Pretty crazy, right? Now let's close that driver. 

This should have opened up a new browser window. If you didn't see it pop up automatically, check all of your desktop displays. 

In [65]:
# Close it.
driver.close()

### 10) Use the driver to visit `www.python.org`.

In [27]:
# Let's boot it up and visit a URL of our choice.
driver = webdriver.Chrome(executable_path="../chromedriver/chromedriver")
driver.get("http://www.python.org")

In [30]:
driver.close()

Awesome! Now we're getting somewhere — we're programmatically controlling our browser like a human would.

### 11) Visit the OpenTable page using the driver.

Let's return to the problem at hand. We need to visit the OpenTable listings for DC. Once there, we need the HTML to load. 

In the next cell, prove you can programmatically visit the page.

In [31]:
# Visit our OpenTable page.
driver = webdriver.Chrome(executable_path="../chromedriver/chromedriver")
driver.get("ç")
# It's always good to check that we have the page we think we do.
assert "OpenTable" in driver.title

In [32]:
driver.close()

### 12) Resolve the JavaScript issue using the driver and find the bookings.

What we can do in this case is:

1) Request that the page load.
2) Wait one second.
3) Grab the source HTML from the page.

The page should believe we're visiting from a live connection on a browser client, so the JavaScript should render to be part of the page source. We can then grab the page source.

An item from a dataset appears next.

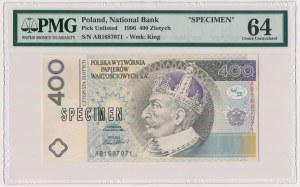PWPW, 400 złotych 1996 - SPECIMEN - PMG 64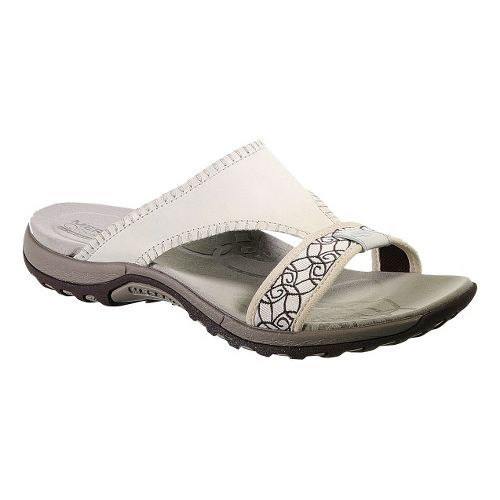 Womens Merrell Sweetpea Sandals Shoe - Bone 7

**Once you have the HTML with the JavaScript rendered, repeat the processes above to find the bookings.**

In [33]:
# Import sleep:
from time import sleep

In [34]:
# Visit our relevant page.
driver = webdriver.Chrome(executable_path="../chromedriver/chromedriver")
driver.get("http://www.opentable.com/washington-dc-restaurant-listings")
# Wait one second.
sleep(1)
# Grab the page source.
html = driver.page_source

In [35]:
# Beautiful Soup it!
html = BeautifulSoup(html, 'lxml')

In [36]:
# Now, let's return to our earlier problem: How do we locate bookings on the page?

In [37]:
# Print out the number of bookings for all of the restaurants.
print html.find_all('div', {'class':'booking'})[0:10]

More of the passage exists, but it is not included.